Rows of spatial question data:
%%
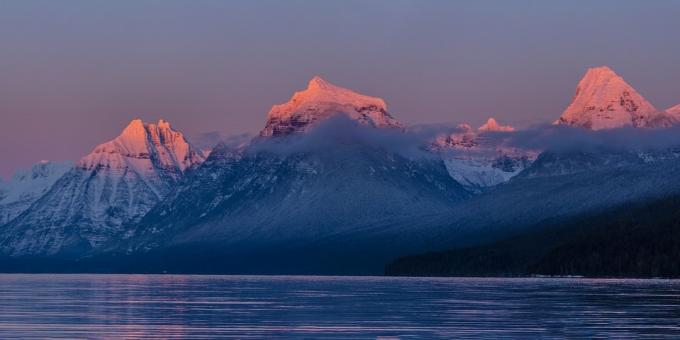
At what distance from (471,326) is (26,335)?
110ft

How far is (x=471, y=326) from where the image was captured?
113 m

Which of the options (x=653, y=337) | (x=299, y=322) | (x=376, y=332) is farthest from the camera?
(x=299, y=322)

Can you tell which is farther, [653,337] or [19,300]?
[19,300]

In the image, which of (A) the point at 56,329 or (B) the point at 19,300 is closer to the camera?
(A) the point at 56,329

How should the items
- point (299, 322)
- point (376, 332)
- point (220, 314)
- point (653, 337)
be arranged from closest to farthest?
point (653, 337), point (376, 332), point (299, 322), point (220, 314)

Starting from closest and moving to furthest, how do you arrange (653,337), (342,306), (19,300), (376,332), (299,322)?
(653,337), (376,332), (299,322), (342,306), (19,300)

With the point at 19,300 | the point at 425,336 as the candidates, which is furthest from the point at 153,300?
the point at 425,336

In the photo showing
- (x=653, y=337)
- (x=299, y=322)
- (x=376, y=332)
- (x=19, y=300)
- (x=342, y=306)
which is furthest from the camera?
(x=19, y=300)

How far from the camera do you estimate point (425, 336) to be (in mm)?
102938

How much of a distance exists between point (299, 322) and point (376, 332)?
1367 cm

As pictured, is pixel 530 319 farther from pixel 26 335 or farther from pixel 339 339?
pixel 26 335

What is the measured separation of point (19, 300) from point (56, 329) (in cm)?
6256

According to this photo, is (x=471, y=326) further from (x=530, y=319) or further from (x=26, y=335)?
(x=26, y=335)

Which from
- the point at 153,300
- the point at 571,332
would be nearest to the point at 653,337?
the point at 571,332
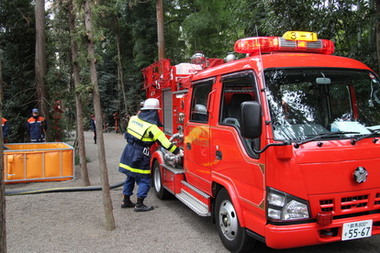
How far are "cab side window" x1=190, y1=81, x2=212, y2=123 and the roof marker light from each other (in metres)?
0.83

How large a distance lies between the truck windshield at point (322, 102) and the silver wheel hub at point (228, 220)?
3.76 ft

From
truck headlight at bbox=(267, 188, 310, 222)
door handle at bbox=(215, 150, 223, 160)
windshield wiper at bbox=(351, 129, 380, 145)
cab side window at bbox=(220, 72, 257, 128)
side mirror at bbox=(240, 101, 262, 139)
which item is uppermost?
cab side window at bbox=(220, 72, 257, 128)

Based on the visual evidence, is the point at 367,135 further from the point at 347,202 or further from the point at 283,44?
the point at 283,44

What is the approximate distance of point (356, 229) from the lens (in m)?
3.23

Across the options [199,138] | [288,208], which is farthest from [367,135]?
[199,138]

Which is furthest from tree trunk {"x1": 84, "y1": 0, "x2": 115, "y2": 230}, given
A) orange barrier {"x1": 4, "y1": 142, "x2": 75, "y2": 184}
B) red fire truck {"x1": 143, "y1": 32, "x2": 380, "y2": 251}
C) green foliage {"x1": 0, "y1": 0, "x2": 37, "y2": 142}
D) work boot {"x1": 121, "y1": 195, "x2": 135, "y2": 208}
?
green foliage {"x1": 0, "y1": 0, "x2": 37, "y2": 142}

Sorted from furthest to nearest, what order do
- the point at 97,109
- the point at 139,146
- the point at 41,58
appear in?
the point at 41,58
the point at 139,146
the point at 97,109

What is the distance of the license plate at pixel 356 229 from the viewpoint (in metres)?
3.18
%%
%%
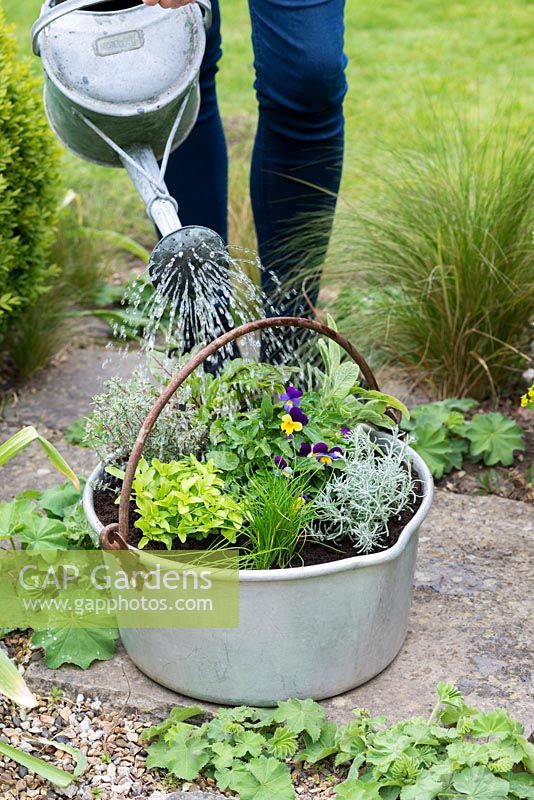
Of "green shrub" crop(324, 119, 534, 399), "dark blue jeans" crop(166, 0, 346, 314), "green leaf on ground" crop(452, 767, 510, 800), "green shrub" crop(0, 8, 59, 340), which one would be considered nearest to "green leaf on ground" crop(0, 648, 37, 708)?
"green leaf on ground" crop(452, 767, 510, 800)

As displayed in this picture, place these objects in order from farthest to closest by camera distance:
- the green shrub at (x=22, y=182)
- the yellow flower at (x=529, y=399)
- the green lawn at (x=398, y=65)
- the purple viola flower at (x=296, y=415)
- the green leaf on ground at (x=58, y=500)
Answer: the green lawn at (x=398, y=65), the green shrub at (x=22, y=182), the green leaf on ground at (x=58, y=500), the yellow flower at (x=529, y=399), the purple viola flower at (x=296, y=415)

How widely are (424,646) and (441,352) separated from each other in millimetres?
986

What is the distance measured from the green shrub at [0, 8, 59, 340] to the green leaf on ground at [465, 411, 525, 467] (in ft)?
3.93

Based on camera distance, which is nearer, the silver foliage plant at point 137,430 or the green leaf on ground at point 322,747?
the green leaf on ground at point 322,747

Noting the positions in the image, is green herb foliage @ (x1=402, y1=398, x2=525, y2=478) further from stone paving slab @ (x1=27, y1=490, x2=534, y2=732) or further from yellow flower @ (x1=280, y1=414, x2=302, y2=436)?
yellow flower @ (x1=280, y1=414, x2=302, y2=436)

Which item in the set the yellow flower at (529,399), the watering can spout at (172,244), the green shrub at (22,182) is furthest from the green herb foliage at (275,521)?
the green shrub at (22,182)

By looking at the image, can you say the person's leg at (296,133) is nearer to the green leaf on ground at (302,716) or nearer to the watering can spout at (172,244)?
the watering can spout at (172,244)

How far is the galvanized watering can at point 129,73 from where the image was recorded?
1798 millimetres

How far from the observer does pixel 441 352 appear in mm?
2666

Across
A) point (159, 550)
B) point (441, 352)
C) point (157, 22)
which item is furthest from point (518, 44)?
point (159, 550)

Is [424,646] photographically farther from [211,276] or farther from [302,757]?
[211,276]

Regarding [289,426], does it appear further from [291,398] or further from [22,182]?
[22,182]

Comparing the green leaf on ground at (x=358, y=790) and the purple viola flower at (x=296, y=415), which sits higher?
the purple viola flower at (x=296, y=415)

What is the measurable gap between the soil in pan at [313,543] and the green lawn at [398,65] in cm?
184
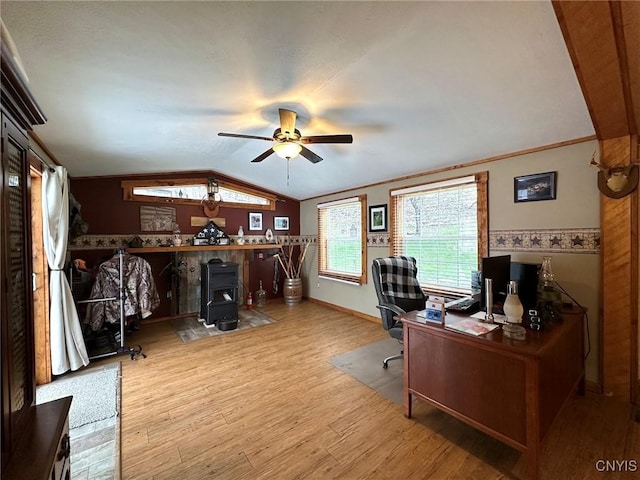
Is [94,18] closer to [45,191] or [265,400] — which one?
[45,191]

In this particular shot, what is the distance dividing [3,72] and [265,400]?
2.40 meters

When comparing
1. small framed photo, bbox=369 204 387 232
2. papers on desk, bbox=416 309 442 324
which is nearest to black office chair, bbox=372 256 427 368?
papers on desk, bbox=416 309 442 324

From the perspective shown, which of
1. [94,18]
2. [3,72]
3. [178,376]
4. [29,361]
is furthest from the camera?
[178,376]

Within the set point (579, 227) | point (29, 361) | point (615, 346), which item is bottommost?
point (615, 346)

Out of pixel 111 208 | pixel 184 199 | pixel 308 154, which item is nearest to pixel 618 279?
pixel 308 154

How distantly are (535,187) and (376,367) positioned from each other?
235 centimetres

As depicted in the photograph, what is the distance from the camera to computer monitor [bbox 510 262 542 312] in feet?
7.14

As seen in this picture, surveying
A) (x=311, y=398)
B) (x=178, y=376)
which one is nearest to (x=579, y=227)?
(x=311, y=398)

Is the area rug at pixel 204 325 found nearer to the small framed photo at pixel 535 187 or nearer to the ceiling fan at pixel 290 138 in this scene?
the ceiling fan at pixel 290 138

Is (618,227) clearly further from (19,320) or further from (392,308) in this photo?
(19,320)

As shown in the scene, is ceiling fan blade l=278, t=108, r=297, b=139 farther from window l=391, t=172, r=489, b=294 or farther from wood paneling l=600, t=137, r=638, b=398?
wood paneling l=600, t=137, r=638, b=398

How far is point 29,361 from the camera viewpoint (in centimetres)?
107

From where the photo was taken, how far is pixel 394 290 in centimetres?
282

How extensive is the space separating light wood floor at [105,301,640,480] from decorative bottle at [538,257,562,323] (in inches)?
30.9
%%
Pick out every line in the rows above that contains the word "silver", and copy each one in full.

*Solution to this task*.
How large a distance lies between the truck windshield at point (322, 102) and the silver wheel hub at point (228, 220)?
Based on camera distance, which is nearer, the silver foliage plant at point 137,430 or the green leaf on ground at point 322,747?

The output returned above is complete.